■ **Supplied information**
□ □ □
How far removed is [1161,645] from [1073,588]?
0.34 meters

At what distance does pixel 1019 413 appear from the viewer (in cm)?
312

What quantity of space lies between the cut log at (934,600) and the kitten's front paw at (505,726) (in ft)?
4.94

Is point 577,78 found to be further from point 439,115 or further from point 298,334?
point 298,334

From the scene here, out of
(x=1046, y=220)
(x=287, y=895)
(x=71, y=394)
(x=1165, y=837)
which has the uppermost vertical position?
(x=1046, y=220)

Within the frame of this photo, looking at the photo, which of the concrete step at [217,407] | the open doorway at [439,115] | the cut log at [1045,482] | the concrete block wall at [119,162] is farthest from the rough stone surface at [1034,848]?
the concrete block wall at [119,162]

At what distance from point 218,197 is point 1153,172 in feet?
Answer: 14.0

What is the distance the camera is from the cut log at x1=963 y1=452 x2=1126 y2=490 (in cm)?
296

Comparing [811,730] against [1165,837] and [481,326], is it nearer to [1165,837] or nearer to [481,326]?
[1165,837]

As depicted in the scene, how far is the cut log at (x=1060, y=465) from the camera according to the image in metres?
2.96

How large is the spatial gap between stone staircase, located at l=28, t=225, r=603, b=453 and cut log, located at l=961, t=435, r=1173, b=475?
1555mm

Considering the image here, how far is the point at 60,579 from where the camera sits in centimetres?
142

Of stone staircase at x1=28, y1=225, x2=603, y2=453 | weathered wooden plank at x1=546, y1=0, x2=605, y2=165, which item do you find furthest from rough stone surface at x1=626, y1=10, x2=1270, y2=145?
□ □ □
■ **Exercise task**
Copy the listing above word for word, from the first line through the last.

■ **Answer**
How far removed is [1161,645] from [1073,588]?
0.34 meters

At what distance does pixel 1019 413 appear from the viewer (in cm)?
312

What quantity of space lies between the cut log at (934,600) and the kitten's front paw at (505,726) (in ft)?
4.94

Is point 577,78 found to be further from point 439,115 or further from point 298,334?
point 298,334

From the scene here, out of
(x=1046, y=220)
(x=287, y=895)
(x=71, y=394)
(x=1165, y=837)
which has the uppermost vertical position?
(x=1046, y=220)

Within the frame of this photo, looking at the photo, which of the concrete step at [217,407] | the open doorway at [439,115] | the cut log at [1045,482] | the concrete block wall at [119,162] is farthest from the rough stone surface at [1034,848]?
the concrete block wall at [119,162]

At what distance from point 218,197 is point 1153,172 in feet?
Answer: 14.0

What is the distance the camera is from the cut log at x1=963 y1=452 x2=1126 y2=490 (in cm)?
296

Comparing [811,730] against [1165,837] and [481,326], is it nearer to [1165,837] or nearer to [481,326]?
[1165,837]

As depicted in the scene, how far is the cut log at (x=1060, y=465) from the camera according to the image in metres?
2.96

How large is the spatial gap between stone staircase, located at l=28, t=225, r=603, b=453 and cut log, located at l=961, t=435, r=1173, b=475?
1555mm

Considering the image here, how far is the point at 60,579 from where the camera sits in centimetres?
142

Of stone staircase at x1=28, y1=225, x2=603, y2=453 | weathered wooden plank at x1=546, y1=0, x2=605, y2=165, which item do you find furthest from rough stone surface at x1=626, y1=10, x2=1270, y2=145?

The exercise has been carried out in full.